# Layer Concepts

This notebook provides an overview of the neural network layers implemented in this module, including their forward and backward pass formulas.

## Dense (Fully Connected Layer)

A fully connected neural network layer, also known as a Linear layer.

### Forward Pass
The layer performs a linear transformation of the input data $X$ using a weights matrix $W$ and an optional bias vector $b$, followed by an activation function $f$.

The operations are:
1. Linear transformation: $Z = XW + b$
   $$ 
   Z = XW + b 
   $$ 
2. Activation: $A = f(Z)$
   $$ 
   A = f(Z) 
   $$ 
Where:
- $X$ is the input data.
- $W$ is the weights matrix.
- $b$ is the bias vector (if `add_bias` is True).
- $Z$ is the linear output (input to the activation function).
- $A$ is the activation output.
- $f$ is the activation function.

### Backward Pass
Calculates gradients with respect to inputs ($dX$), weights ($dW$), and bias ($dB$), and then these gradients are used by an optimizer to update the weights and bias.

The steps are:
1. Compute gradient with respect to the output of the linear part (before activation), $dZ$:
   $$ 
   dZ = dA \odot f'(Z) 
   $$ 
   Where $dA = \frac{\partial L}{\partial A}$ is the gradient of the loss $L$ with respect to the layer's activation output $A$, and $f'(Z) = \frac{\partial A}{\partial Z}$ is the derivative of the activation function.
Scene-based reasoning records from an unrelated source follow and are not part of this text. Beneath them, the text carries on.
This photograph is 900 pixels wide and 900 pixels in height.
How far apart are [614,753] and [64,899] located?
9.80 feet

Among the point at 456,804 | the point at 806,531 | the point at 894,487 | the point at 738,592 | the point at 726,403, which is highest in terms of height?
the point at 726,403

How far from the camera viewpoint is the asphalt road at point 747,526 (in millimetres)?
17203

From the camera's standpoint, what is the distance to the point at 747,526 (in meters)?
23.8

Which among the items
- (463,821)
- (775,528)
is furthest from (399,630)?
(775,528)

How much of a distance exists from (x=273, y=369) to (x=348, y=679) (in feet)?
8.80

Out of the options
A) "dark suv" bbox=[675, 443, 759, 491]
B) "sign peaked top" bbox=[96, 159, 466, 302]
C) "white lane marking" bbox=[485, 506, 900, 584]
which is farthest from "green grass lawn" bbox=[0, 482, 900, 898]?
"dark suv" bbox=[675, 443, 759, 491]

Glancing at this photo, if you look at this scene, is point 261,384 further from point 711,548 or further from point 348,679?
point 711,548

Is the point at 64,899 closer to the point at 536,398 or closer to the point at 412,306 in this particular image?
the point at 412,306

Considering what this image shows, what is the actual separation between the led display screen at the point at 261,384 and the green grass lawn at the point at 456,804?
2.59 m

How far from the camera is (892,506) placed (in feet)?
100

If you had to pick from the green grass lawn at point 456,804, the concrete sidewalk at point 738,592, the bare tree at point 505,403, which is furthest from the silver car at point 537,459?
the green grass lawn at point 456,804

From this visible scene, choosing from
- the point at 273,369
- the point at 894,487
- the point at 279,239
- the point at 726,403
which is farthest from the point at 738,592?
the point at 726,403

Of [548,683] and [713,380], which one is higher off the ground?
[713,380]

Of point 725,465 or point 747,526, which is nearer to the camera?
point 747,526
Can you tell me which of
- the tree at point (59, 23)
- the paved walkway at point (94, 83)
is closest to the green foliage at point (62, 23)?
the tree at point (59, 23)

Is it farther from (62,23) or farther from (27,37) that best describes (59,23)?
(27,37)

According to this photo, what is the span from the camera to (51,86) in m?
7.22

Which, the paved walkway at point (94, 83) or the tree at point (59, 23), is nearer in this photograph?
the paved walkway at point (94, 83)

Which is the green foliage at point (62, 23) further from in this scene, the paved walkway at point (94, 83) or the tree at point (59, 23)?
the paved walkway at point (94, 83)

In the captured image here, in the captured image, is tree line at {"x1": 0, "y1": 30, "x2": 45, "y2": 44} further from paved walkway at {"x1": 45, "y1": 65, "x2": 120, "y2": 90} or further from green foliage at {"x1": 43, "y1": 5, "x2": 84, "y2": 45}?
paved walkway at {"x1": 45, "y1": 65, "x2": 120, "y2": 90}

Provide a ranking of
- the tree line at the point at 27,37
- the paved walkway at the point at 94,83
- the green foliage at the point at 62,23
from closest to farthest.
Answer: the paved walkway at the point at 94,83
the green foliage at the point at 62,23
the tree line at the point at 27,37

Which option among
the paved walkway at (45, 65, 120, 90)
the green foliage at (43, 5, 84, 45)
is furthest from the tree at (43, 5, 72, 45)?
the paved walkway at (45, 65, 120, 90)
Thus, $dZ = \frac{\partial L}{\partial Z}$.

2. Compute gradient for weights, $dW$:
   $$ 
   dW = X^T dZ 
   $$ 

3. Compute gradient for bias, $dB$ (if bias is used):
   $$ 
   dB = \sum_{\text{batch}} dZ 
   $$ 
   (This sum is over the batch dimension).

4. Compute gradient with respect to the input of this layer, $dX$:
   $$ 
   dX = dZ W^T 
   $$